[SciPy-Dev] extended functionality of max/min ufuncs
Ralf Gommers
ralf.gommers at gmail.com
Sat Sep 8 13:12:41 EDT 2012
On Thu, Aug 23, 2012 at 4:28 PM, Tom Grydeland <tom.grydeland at gmail.com>wrote:
> Hi all,
>
> I'm working on a system to translate (EXELIS/ITTVIS/RSI) IDL to
> Python/Numpy. The results are close to usable for many purposes, but
> some simple constructs are causing snags I was hoping you could help
> me with.
>
> IDL's MAX function supports a second (output) argument which will
> contain the index of the maximum value. One can write
>
> PRINT, MAX(x, id), id
>
> to get the value and index of the maximum element. In Numpy, I could do
>
> id = np.argmax(x); print x[id], id
>
> to get the same results in two statements. However, I can give MAX an
> extra keyword /NAN to tell it to ignore NaN and infinities.

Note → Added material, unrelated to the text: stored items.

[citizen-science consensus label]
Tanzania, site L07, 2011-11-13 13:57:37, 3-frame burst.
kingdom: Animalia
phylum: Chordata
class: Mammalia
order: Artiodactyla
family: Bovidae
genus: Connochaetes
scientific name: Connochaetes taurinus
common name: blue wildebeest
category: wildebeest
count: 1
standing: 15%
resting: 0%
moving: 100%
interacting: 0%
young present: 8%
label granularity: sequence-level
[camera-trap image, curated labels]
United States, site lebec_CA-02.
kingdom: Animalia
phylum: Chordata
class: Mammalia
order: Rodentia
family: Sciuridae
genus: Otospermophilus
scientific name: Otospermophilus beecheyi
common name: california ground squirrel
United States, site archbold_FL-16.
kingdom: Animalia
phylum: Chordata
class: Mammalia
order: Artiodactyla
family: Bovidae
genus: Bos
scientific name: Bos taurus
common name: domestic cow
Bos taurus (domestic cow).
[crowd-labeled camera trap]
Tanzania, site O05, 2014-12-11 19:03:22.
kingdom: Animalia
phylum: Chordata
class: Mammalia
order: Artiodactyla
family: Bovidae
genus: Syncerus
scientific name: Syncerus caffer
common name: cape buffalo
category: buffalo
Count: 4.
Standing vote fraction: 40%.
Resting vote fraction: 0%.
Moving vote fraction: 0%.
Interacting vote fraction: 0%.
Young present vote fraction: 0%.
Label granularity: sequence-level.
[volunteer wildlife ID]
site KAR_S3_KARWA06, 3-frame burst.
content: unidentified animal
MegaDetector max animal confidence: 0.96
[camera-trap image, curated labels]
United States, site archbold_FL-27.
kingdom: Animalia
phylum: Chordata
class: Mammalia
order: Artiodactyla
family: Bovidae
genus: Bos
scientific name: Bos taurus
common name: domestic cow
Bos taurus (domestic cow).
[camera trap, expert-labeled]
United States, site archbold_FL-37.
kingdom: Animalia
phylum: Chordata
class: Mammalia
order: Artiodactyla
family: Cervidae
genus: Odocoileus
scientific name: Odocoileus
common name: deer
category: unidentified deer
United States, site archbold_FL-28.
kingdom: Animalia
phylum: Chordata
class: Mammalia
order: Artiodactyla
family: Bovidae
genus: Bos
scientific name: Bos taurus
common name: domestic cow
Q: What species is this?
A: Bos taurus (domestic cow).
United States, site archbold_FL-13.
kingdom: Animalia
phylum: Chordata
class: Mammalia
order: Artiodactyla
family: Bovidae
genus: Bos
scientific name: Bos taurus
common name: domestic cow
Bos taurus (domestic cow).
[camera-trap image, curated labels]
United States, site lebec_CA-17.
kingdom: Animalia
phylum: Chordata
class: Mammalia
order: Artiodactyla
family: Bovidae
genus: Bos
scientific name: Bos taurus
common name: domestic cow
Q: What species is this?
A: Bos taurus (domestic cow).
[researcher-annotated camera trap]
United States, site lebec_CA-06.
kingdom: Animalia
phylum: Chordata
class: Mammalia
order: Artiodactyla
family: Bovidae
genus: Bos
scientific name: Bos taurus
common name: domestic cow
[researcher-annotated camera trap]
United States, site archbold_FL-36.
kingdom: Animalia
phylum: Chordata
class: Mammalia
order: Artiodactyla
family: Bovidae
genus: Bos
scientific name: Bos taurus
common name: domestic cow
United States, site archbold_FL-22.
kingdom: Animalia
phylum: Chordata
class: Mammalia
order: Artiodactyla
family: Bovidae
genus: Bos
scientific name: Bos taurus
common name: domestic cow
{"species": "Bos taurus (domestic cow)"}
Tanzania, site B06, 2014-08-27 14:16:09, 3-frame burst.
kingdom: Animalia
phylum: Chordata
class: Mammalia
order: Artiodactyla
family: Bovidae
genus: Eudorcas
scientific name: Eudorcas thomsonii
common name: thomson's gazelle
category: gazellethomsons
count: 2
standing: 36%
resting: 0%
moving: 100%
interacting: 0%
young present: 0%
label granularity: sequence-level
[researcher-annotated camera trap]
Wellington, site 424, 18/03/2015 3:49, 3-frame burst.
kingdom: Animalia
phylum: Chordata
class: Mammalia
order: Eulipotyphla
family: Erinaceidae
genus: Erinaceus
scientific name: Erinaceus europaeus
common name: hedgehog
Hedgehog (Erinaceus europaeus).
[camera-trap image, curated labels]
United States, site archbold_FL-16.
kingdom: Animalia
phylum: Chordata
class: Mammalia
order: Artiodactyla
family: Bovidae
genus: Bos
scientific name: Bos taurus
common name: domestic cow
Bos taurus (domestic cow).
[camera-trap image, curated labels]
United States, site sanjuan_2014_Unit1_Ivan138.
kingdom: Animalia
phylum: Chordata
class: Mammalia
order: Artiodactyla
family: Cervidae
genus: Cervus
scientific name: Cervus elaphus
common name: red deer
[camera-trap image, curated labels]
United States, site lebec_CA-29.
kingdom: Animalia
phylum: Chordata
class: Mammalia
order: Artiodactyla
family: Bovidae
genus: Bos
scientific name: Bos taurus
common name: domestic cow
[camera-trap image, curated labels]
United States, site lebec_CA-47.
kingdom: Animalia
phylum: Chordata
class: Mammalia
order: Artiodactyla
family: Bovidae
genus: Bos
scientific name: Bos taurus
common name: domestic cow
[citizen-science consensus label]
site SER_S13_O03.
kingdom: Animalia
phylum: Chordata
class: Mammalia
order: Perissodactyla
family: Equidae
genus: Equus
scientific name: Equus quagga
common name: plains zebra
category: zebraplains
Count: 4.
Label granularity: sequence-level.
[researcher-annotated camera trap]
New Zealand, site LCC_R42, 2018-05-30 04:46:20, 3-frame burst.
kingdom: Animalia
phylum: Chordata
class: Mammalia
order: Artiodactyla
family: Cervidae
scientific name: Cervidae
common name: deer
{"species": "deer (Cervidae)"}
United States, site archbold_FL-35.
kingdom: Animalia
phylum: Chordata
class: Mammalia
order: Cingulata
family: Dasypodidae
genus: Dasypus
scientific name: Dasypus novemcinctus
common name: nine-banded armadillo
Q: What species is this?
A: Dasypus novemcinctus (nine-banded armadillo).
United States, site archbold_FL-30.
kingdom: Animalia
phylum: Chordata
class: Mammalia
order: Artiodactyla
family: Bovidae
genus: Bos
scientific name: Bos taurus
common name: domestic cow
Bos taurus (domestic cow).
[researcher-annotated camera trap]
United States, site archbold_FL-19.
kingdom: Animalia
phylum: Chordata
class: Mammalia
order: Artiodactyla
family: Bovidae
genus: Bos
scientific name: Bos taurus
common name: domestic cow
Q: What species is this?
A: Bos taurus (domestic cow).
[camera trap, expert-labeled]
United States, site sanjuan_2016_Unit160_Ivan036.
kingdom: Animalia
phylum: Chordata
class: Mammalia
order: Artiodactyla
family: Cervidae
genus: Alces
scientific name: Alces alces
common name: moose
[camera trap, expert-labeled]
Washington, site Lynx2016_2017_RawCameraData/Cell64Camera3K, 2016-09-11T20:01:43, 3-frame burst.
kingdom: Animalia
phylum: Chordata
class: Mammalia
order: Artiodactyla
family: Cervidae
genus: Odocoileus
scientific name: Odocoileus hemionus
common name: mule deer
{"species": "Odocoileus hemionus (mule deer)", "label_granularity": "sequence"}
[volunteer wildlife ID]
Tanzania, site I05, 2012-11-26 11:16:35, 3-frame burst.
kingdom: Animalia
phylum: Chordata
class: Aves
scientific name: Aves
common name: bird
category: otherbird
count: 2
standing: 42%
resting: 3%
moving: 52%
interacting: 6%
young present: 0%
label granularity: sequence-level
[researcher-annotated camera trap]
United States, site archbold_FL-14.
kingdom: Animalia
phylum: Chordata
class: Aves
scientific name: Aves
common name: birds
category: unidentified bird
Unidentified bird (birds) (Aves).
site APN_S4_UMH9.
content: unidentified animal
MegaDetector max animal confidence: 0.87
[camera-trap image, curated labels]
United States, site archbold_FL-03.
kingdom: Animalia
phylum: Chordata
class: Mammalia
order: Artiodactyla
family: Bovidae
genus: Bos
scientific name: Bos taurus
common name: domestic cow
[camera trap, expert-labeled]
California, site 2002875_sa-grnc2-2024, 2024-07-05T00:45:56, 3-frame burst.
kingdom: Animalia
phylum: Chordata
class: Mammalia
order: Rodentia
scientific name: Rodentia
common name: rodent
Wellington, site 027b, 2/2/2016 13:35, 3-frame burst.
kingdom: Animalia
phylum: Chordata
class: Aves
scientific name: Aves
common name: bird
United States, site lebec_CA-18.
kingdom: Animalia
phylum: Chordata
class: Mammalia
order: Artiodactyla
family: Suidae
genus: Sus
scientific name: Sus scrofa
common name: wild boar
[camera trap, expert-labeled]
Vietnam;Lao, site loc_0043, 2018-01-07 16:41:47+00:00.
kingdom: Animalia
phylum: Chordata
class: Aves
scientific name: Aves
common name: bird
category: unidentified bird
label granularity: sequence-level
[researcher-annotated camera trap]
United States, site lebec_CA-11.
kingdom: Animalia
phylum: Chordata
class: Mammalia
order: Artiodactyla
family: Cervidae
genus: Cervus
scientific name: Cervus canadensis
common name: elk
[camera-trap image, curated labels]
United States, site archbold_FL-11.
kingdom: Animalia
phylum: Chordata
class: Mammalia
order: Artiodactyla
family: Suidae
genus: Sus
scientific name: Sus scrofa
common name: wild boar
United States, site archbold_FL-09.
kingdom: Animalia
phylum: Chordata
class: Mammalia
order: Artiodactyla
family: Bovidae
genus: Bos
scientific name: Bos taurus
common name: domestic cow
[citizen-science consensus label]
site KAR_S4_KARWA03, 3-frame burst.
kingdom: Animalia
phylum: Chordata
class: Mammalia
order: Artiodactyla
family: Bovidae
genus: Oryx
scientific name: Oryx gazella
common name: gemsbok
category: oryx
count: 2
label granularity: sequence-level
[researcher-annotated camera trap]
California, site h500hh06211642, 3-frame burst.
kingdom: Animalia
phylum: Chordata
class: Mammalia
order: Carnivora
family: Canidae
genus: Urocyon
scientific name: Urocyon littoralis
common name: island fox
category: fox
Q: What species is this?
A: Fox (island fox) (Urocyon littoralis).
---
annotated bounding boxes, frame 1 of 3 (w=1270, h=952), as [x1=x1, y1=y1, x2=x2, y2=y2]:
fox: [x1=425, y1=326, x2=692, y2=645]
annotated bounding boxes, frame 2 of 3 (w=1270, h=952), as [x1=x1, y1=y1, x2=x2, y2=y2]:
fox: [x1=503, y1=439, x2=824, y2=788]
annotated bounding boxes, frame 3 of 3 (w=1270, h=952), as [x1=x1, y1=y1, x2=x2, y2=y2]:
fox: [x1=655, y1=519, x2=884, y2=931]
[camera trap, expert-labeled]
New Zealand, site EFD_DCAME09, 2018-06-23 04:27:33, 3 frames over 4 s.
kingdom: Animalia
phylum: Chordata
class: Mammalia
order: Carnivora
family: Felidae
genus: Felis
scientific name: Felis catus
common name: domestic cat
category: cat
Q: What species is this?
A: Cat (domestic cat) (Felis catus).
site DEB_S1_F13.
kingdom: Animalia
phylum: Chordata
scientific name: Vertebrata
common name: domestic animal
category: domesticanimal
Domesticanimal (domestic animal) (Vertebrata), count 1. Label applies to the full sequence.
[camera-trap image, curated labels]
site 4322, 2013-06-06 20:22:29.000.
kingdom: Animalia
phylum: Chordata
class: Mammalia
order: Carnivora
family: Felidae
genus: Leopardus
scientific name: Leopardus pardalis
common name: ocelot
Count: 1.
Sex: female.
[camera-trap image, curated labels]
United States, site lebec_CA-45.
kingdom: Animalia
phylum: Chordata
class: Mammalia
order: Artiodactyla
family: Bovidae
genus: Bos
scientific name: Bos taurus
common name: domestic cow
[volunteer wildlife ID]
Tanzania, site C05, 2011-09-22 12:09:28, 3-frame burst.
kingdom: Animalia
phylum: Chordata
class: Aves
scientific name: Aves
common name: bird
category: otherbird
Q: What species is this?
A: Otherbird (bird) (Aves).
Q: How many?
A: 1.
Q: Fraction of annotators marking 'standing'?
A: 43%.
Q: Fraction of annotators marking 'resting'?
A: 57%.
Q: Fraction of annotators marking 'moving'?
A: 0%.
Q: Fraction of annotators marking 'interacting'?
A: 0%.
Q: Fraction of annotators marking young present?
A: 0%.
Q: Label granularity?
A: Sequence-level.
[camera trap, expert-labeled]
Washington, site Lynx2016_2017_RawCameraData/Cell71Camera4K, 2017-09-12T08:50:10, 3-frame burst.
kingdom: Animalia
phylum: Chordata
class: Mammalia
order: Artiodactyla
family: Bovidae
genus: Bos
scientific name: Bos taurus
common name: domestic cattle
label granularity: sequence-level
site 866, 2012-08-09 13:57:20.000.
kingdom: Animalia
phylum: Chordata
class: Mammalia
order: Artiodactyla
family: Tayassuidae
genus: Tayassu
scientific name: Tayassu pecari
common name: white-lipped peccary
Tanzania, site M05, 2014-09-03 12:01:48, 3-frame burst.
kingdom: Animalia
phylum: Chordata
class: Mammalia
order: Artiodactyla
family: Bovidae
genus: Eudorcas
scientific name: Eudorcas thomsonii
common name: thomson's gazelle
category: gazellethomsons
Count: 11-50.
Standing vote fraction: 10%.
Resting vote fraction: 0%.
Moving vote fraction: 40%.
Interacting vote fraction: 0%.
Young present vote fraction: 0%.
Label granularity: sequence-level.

In Numpy,
> I have np.nanmax, but no np.nanargmax.
>
> In addition, MAX has the output keywords MIN=value and
> SUBSCRIPT_MIN=index to return the minimum value and its index from the
> same function call. Similarly, MIN has output keywords MAX=value and
> SUBSCRIPT_MAX=index, so I can get max/min values and their indices
> (ignoring NaNs) in a single call -- in Numpy I would need two calls,
> two indexing operations, one temporary array of values and one of
> indices.
>
> Would it be hard to add similar functionality to Numpy's min() and
> max() functions? Is it desirable?
>
You may get more responses on the numpy mailing list. I think adding
nanargmin/nanargmax is fine, and shouldn't be hard. Putting min/argmin
keywords into max and vice versa looks weird to me.